Every time I am thrust into complete darkness, I become irrational, though.
“thrust into complete darkness” … interesting
You do have a tendency to push your own boundaries Andra. I admire that. If asked to do the same, I’m not sure I would…and I’d definitely have to be asked because I cannot imagine me doing it of my own free will and my own thought process. You are fair more gutsy than a lot of people I know…myself included and I like to think I’m very brave.
You are one of the gutsiest people I know, Lori. Just look at your hair.
Oof. I haven’t yet found that thing which inspires pure terror, though I’m sure it exists. I was afraid of fire as a child, but taught to love it as a scout. I curl up in a ball of nauseated misery every time I publish something, but I can’t help myself doing it again. I am afraid of speaking/performing in front of a crowd, but it was nothing to the thrill of applause… one of these days, though, something will find me. Of that, I have no doubt.
Sorry to hear that you’re not feeling well… healthy thoughts to you!
Thank you. I hope that thing you fear never finds you.
I have a different type of cave to deal with – the NYC subway system which can go several floors below street level. Add that to rush hour plus being a bit claustrophobic and it can become quite uncomfortable from time to time, esp. when the trains stop between stations and the lights flicker or go out briefly. I have become very aggressive about getting a seat and zoning out with a book, water and munchies.
In NYC, I have never ridden the subway and had the lights flicker, but I have had moments of being packed too tight. I always keep my phone in my hand on the subway, in case the lights go out………..
I love Mammoth Cave. I need to get the kids there. I think the reason you did it was to confront a fear, and you WON. Yay! Sorry I’ve been so absent. It’s been a little batty.
It was worth it.
The countryside around here gets totally black on cloudy nights. It was on such a night that I attempted to walk, very drunk, from a bar to our house – some kms. I couldn’t see anything – not a slope, a ditch nor a concrete post but I experience them all to the full:)

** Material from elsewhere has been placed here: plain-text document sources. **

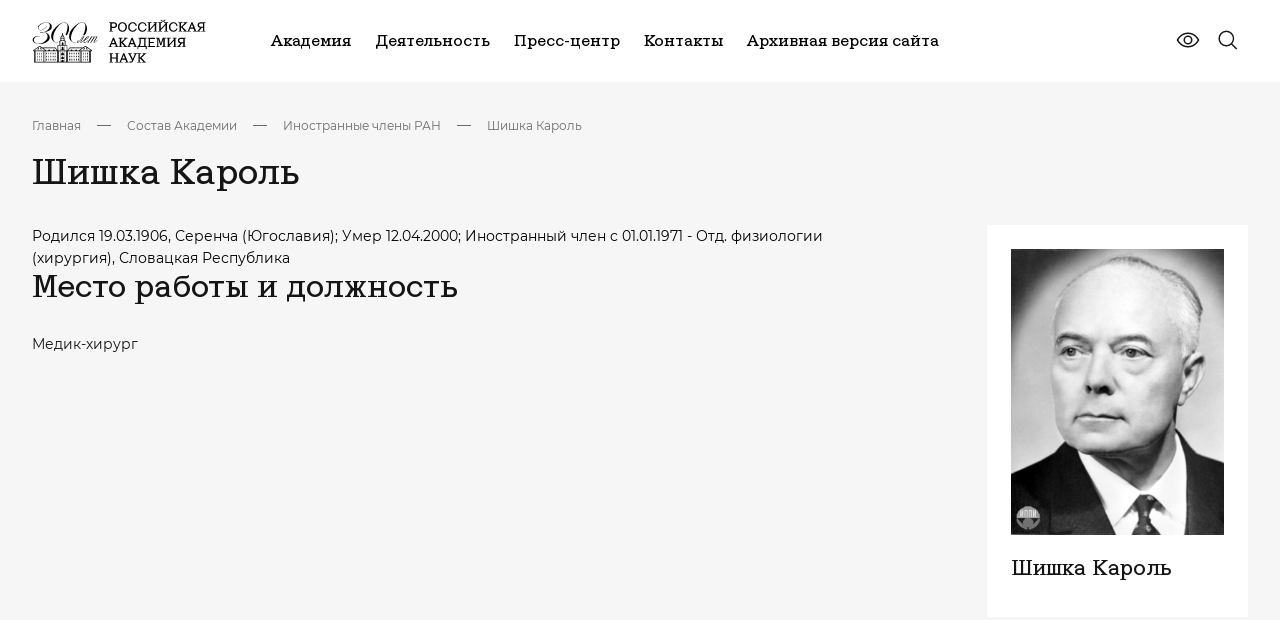

--- FILE ---
content_type: text/css
request_url: https://new.ras.ru/local/templates/main2023/components/slam/easyform/modal-default/style.css?17161130801137
body_size: 492
content:
.slam-easyform .modal {
    text-align: center;
}
@media screen and (min-width: 768px) {
    .slam-easyform  .modal:before {
        display: inline-block;
        vertical-align: middle;
        content: " ";
        height: 100%;
    }
}
.slam-easyform  .modal-dialog {
    display: inline-block;
    text-align: left;
    vertical-align: middle;
}
.slam-easyform .modal .modal-header .title {
    margin: 0;
    font-size: 22px;
    display: inline-block;
}
.hide-formvalidation small.help-block{
    display: none!important;
}

@keyframes spinner {
    to {
        transform: rotate(360deg)
    }
}

.slam-easyform .spinner,.slam-easyform .spinner:hover {
    position: relative;
    color: transparent
}

.slam-easyform .spinner:before {
    content: '';
    box-sizing: border-box;
    position: absolute;
    top: 50%;
    left: 50%;
    width: 20px;
    height: 20px;
    margin-top: -10px;
    margin-left: -10px;
    border-radius: 50%;
    border: 2px solid #ccc;
    border-top-color: #333;
    animation: spinner .6s linear infinite
}



.hidden{
    display: none;
}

Haha. Thanks for making me laugh when I feel like crap, Roger.
I read 1984 when I was a kid. I think my fear stems from that. It is a fear of people knowing what scares me enough to break me. No idea why anyone would want to break me but fear does not have to be rational.
You know, I thought about that one after I posted how fearful I am of this. Would somebody actually read my comment and use it to try to break me someday? How stupid am I?? So, I’m with you.
That’s it: your writing about caves was so vivid, and I see why. You are very brave to volunteer for a return, Andra – congratulations, you are made of stern stuff. And your cave writing is amazing.
Thanks, Kate. I enjoyed doing that series very much.
I do hope you’re feeing better soon, Andra. I don’t like thinking of you being really “down” for long! I enjoyed reading about your phobia, and the overcoming of it. I don’t have any real phobia, but I have many fears that do hold me back at times. Most predominantly–I will fly if I must, but I don’t seek out travel, because I don’t like to fly. I guess it could be argued it’s a phobia–I am genuinely afraid– but I suppose I play with categorizing it as such! You were very brave to take on the cave. And I agree with Kate…no wonder the environment in your latest series was so believable!
I thought going to a New Kids On The Block concert would be my phobia but when my wife made me go with her 4 years ago, it turned out to be an amusing story I’d only do once.
I don’t have any terrors. I go to the mall with my wife and daughters every so often and that just sucks.
It’s great you confronted yours. I’m scared of only snakes, motorcycles and redheads. Maybe I need to confront those 3. well, just the snakes and motorocycles.
Get well soon.
What the hell, Andra. After conning your husband into writing your blog for you, in addition to his ‘nursmaid’ duties (which I’m sure are never ending), here you are… yaking it up nonstop. Sick means sick; now stop it and go back to bed.